Entries supplied section start
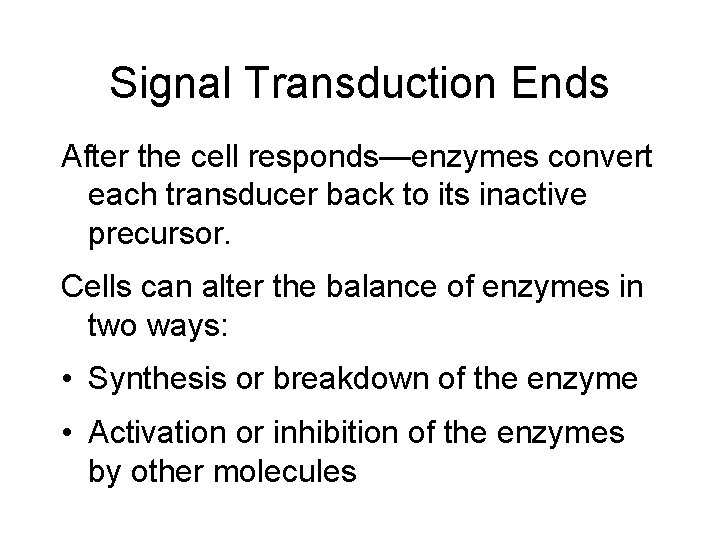 Signal Transduction Ends

After the cell responds—enzymes convert each transducer back to its inactive precursor.

Cells can alter the balance of enzymes in two ways:

• Synthesis or breakdown of the enzyme

• Activation or inhibition of the enzymes by other molecules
Entries supplied section end
■ Directions ■
Set down the entries above exactly; no pictures belong in the copy.

■ Solution for this task ■
 Signal Transduction Ends

After the cell responds—enzymes convert each transducer back to its inactive precursor.

Cells can alter the balance of enzymes in two ways:

• Synthesis or breakdown of the enzyme

• Activation or inhibition of the enzymes by other molecules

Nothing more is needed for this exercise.